Because science fiction and fantasy subvert and explore current understandings of the world, they also, somehow explore how logic works. Like in every work of fiction, there’s the logic of the external world set alongside the internal logic of the created world. And the western world’s work most concerned with logic is Alice in Wonderland. Written by a mathematician, it may have been the entertainment for a child, but it was an exercise in logic and language. It makes me think of how brains work and how culture and language are tied together, like in the Sapir-Whorf hypothesis. It also makes me think of chemistry. So much of the time it comes down to the choice of the cake and the drink – the right pill. (Any one thinking The Matrix?) But it also reminds me of geometry and physics.
Christopher Nolan messes with visual assumptions in the same way Lewis Carroll did. A grin without a cat is a city folded up over itself and individuals folded in on themselves. This film could easily be a commentary on individualism, and self-obsession, but it also poses other questions. Is western culture in an Escher-shaped bind, an Ourobouros, endlessly self-referencing because of a lack of imagination? Or is it just post-post-modernism where audience/readers are so astute, references don’t have to be laboured, but exist as cultural-idea shorthand?
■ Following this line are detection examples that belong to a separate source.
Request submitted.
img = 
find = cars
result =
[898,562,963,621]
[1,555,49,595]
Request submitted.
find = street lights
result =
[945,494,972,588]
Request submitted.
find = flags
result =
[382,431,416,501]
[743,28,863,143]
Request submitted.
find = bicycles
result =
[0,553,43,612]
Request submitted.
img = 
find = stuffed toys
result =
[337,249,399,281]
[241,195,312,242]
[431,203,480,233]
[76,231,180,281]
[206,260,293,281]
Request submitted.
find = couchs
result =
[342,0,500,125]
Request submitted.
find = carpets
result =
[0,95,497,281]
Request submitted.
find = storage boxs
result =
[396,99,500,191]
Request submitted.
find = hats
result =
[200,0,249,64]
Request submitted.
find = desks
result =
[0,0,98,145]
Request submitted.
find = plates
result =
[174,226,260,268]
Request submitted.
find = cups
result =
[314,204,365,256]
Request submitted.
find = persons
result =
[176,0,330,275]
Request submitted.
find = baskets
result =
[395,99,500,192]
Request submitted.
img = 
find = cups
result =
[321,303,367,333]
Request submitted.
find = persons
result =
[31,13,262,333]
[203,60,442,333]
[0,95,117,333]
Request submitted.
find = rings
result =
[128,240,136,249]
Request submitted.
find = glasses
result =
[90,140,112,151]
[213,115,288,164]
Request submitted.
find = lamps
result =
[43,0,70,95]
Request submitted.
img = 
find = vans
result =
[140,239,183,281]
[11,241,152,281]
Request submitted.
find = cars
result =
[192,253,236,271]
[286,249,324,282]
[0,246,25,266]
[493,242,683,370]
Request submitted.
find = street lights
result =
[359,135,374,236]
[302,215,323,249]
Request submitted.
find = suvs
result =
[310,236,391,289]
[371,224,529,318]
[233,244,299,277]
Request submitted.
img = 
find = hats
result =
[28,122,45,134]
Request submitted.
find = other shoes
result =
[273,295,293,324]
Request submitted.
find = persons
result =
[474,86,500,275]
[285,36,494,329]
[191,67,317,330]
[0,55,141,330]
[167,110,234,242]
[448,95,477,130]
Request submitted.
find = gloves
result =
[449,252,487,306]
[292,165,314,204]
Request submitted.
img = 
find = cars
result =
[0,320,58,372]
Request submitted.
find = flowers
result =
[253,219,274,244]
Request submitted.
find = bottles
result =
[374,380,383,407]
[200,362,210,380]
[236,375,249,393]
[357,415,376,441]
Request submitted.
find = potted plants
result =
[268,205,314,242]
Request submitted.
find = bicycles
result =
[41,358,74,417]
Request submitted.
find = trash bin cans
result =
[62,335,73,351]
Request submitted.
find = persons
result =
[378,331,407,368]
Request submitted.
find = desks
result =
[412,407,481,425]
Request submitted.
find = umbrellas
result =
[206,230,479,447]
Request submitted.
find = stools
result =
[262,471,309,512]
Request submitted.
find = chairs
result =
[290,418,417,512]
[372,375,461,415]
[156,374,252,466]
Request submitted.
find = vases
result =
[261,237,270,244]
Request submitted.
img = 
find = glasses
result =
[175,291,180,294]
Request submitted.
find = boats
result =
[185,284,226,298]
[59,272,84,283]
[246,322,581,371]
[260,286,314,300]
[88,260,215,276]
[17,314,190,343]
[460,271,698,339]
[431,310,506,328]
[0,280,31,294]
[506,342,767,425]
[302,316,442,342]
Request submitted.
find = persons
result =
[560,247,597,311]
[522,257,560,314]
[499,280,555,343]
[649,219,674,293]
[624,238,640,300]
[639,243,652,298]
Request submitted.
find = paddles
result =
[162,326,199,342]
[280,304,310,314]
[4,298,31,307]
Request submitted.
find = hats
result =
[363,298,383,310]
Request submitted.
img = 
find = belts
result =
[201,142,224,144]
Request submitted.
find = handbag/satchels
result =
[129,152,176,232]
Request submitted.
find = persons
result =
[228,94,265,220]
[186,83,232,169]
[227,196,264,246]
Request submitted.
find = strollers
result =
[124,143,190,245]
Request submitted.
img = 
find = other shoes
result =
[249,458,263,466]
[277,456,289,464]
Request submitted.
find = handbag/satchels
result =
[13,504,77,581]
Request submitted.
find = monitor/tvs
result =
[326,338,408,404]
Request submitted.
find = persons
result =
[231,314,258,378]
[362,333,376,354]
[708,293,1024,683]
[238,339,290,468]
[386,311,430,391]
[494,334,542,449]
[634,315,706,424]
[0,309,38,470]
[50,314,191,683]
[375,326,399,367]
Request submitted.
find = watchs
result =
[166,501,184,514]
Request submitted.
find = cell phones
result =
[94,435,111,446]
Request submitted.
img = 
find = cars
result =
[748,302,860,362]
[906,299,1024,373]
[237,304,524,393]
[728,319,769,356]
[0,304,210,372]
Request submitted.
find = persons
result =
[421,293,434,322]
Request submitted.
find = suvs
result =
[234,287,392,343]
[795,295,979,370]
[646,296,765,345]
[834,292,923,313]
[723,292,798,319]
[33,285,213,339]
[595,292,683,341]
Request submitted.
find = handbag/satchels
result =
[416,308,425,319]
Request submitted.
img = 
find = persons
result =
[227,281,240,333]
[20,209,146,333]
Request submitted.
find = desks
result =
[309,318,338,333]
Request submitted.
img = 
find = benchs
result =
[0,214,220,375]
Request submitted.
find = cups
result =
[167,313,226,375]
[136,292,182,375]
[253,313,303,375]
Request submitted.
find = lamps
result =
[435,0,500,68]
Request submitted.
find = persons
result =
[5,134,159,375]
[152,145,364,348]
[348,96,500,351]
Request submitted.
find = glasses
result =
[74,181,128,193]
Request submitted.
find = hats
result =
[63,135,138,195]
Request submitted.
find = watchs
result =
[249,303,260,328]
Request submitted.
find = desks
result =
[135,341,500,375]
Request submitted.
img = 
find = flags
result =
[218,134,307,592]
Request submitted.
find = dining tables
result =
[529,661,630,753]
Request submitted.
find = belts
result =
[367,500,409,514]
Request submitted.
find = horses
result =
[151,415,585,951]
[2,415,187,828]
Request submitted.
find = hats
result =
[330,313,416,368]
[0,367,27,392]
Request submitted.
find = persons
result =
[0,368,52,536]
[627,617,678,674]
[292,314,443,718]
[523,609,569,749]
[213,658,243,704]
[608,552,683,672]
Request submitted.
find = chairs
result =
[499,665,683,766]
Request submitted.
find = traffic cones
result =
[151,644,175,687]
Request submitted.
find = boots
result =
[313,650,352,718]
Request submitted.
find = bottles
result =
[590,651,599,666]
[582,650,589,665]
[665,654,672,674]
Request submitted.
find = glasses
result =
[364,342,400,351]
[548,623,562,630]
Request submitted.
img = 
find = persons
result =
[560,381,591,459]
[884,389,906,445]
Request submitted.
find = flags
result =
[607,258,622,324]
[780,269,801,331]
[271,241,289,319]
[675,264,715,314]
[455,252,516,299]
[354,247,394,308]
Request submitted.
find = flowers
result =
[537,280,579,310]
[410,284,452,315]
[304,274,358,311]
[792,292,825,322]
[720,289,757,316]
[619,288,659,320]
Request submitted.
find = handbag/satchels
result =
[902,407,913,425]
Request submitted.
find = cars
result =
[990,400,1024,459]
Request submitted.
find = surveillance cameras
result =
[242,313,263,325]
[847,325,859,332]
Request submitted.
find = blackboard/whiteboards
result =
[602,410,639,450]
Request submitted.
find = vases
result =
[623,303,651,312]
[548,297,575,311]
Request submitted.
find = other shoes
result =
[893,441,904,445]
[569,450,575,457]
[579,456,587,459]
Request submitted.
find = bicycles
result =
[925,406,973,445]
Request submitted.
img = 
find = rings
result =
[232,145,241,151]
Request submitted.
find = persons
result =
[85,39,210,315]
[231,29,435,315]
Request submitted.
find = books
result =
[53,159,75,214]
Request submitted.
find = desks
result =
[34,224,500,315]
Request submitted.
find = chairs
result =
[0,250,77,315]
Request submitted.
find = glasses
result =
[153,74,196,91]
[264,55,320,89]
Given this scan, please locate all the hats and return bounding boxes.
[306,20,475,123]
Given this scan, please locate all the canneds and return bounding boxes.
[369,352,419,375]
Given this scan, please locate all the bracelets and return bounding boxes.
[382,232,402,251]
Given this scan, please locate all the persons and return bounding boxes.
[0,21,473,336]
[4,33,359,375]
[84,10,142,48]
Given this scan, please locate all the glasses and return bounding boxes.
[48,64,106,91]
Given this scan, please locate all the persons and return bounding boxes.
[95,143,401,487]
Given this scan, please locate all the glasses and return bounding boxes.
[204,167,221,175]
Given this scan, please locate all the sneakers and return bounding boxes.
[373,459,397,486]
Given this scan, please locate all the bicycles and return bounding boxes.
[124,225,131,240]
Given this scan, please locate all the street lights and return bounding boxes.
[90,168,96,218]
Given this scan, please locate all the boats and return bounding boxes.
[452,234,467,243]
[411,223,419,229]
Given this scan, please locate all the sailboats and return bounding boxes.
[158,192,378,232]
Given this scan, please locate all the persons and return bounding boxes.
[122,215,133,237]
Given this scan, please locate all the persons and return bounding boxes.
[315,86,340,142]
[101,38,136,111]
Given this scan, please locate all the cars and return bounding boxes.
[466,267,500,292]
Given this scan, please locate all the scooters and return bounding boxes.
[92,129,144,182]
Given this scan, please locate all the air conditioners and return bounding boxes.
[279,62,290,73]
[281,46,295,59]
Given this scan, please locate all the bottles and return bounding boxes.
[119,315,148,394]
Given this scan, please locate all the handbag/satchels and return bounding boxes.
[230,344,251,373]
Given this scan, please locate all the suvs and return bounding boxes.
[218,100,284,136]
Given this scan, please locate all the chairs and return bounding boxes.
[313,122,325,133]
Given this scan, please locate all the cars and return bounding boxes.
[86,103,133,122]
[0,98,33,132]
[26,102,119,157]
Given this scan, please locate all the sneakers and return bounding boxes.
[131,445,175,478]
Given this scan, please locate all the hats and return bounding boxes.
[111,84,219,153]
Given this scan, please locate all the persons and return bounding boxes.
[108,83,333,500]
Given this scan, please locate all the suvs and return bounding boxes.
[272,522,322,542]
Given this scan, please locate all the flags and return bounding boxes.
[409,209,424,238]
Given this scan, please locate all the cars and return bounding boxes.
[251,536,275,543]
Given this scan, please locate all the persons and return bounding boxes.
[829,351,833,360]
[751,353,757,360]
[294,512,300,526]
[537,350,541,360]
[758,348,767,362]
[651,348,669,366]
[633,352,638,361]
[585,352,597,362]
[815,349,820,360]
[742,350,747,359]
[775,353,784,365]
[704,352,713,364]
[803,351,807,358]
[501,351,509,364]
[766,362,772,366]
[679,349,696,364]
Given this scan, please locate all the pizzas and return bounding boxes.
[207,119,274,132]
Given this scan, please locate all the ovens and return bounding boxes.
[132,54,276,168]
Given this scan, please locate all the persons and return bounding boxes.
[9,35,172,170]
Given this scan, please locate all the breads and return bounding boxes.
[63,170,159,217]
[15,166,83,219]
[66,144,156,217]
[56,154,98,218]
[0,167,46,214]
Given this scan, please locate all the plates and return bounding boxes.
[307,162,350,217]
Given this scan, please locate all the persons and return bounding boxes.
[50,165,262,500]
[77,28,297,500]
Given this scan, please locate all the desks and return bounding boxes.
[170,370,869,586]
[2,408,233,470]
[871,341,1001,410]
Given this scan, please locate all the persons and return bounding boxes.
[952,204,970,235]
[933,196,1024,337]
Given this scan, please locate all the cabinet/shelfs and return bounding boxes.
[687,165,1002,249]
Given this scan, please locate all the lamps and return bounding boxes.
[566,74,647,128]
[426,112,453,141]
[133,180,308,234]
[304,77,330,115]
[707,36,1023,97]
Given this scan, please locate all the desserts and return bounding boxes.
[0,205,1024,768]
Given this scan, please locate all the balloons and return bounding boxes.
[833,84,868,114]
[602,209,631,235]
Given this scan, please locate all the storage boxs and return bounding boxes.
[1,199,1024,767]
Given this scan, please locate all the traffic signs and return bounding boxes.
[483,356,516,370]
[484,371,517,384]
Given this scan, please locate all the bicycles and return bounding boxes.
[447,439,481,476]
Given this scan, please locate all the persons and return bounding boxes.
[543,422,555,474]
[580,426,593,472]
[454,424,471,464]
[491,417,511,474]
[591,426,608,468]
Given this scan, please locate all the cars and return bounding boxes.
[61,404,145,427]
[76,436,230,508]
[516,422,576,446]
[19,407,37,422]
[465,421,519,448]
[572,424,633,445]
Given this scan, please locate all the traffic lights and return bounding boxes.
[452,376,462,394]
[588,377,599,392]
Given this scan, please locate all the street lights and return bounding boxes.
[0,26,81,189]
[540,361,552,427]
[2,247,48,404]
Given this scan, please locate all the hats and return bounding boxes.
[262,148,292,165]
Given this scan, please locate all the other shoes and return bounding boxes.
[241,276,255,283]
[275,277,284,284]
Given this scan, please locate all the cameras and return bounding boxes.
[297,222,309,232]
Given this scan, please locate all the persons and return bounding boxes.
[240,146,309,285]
On the theme of visuals, it’s interesting the model of the individual dream in Inception so often co-opts the landscape of the city and the monolithic, anonymous business skyscraper. Endlessly labyrinthine and exclusive, they’re also representations of individual brains. And Inception, a film about Dream, could really be a film about Brain. Which feeds into the observations that the film is a logic puzzle, with little backstory and not much to get a handle on emotion-wise (if you don’t care about Cobb). Especially when you remember the fights are not with real people but aspects of the subconscious’ of characters the audience has had very little time to get to know. In this Cobb is very much the White Rabbit, and Alice is Ariadne (weaver of dreams) who follows him. If we follow, what dreams of brain will come?
On a similar Inception brain/mind/reality/city theme take a look at Dark City.